Zillow Group (ZG) shares surged in pre-market trading after the online real estate platform posted stronger-than-expected fourth quarter revenues and said it would wind-down its home flipping business earlier than forecast.
Zillow generated revenues of $3.88 billion over the three months ending in December, a near four-fold increase from the same period last year and well ahead of Street forecasts. The group also posted and adjusted loss of $400,00 for the quarter and a modest $195 million gain for the full fiscal year.
Zillow said it would quicken the wind-down of its Zillow Offers business, which purchases homes directly through its site for near-term resale, following a $405 million write-down to its existing inventory of homes over the past two quarters.
"We are selling homes faster than we anticipated at better pricing levels than we projected (and) have now sold or entered into agreements to sell or dispose of more than 85% of our inventory," CEO Rich Barton told investors on a conference call late Thursday. "The wind-down process is running smoothly, efficiently, and we expect it to generate positive cash flow."
"We felt confident in November and we feel even more confident today that exiting iBuying and eliminating housing market balance sheet risk to our company and our shareholders was a great decision while giving full respect to the affected employees," he added.
Zillow shares were marked 12.3% higher in early Friday trading to change hands at $53.78 each, a move that would still leave the stock nursing a 46.4% six-month slump.
Looking into the coming year, Zillow said it wants to launch what it calls a 'super app' for the housing market that integrates the house-hunting, purchase and mortgage markets. Barton said the venture could generate around $5 billion in revenues between now and 2025, with a estimated profit margin of around 45%.

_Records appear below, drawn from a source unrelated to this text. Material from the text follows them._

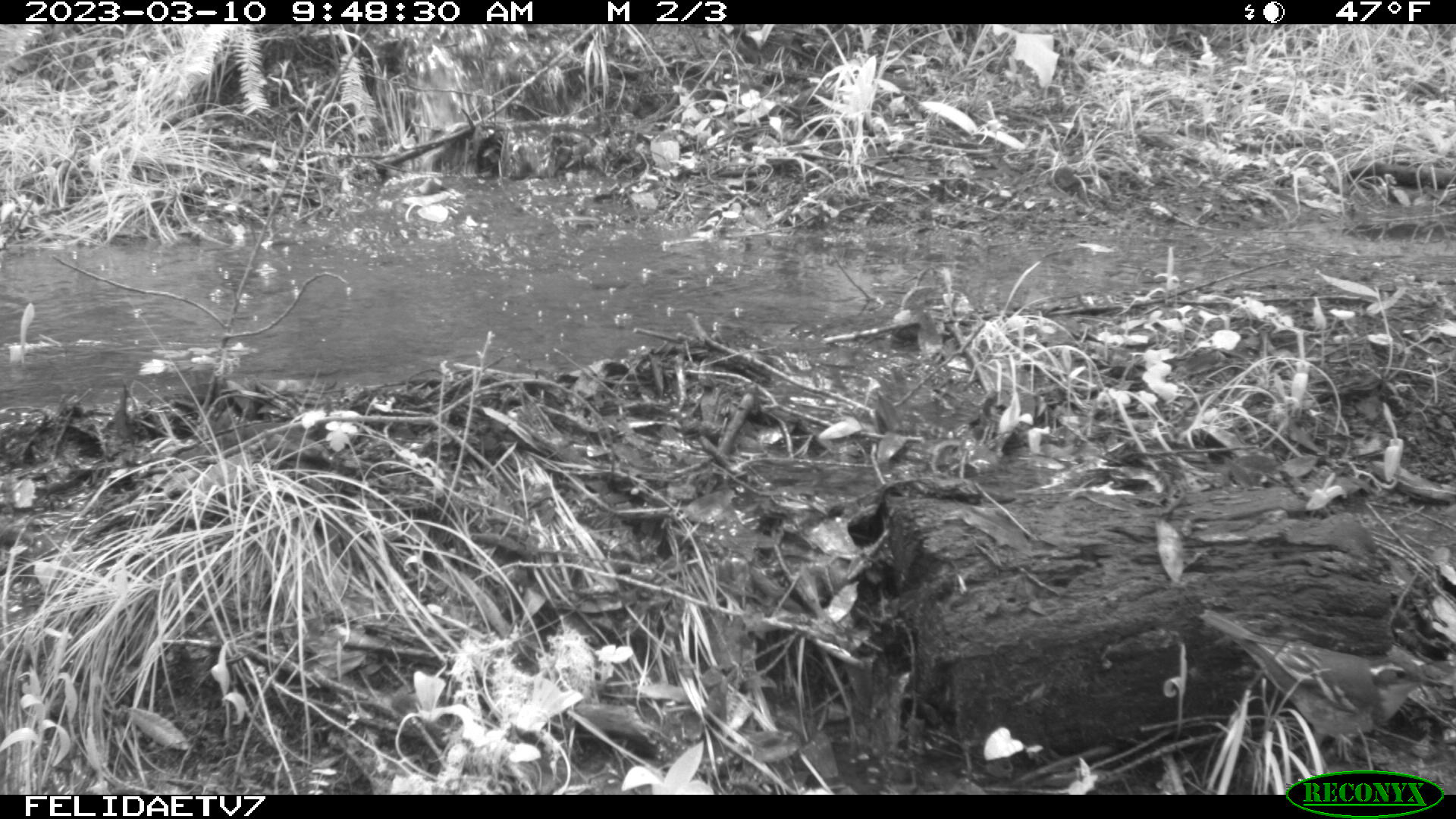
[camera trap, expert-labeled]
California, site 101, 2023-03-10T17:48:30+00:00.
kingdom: Animalia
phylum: Chordata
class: Aves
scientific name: Aves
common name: bird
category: unknown bird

"With leading traffic and brand awareness, Zillow attracted ~2/3 of home buyers to its website and apps in 2021 with ~25% connecting with Zillow to look for a Premier Agent," said JMP Securities analyst Andrew Boone, who carries a 'market perform' rating on Zillow stock.
"This highlights Zillow's tremendous position in the homebuying ecosystem and its massive opportunity to improve its funnel and grow revenue as it has just ~5% of buy side transactions today," he added. "However, Premier Agent growth has slowed recently and we look for additional confirmation before matching Zillow’s long-term targets."